>> start Raw data

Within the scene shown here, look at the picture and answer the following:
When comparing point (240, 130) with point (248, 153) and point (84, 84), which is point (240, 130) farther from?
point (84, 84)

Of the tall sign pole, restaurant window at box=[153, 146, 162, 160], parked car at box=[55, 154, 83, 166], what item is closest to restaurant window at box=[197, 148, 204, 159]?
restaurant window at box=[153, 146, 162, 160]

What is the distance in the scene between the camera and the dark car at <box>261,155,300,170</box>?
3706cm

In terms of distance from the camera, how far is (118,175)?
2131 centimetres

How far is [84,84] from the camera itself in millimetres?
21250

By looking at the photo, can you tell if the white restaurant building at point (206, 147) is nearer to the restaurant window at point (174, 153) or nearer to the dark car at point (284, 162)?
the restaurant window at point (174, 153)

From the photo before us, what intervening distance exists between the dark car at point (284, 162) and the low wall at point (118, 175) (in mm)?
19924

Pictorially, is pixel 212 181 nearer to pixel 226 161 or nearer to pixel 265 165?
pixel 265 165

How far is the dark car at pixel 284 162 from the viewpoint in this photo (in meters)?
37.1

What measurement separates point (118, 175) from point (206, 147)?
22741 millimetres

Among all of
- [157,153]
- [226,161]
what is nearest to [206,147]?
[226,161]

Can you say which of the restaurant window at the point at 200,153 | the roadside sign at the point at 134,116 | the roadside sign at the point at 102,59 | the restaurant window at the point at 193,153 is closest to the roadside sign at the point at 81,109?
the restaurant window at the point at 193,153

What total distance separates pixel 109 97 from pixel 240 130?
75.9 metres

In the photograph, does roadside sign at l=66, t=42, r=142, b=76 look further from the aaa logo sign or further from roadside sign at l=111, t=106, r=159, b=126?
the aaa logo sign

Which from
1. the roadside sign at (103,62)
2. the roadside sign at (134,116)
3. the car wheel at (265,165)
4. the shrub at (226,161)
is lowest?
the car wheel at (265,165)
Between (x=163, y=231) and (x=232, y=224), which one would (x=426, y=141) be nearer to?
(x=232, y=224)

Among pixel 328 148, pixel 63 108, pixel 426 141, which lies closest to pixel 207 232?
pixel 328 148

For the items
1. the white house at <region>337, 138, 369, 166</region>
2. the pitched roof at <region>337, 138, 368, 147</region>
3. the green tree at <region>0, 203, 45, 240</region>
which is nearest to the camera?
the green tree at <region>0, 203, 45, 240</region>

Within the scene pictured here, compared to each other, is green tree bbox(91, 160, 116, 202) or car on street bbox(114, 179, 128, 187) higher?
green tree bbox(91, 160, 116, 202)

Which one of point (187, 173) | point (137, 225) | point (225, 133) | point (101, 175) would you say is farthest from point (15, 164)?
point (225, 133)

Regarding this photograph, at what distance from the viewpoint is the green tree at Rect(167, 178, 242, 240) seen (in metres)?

>> end Raw data

▸ Aim of the exercise
Please recast the records between the lines holding "Can you say" and "75.9 metres", inclusive, as a JSON list of strings, one string per line, with blank lines left out.

▸ Output of the task
[
  "Can you say which of the restaurant window at the point at 200,153 | the roadside sign at the point at 134,116 | the roadside sign at the point at 102,59 | the restaurant window at the point at 193,153 is closest to the roadside sign at the point at 81,109?",
  "the restaurant window at the point at 193,153",
  "What total distance separates pixel 109 97 from pixel 240 130?",
  "75.9 metres"
]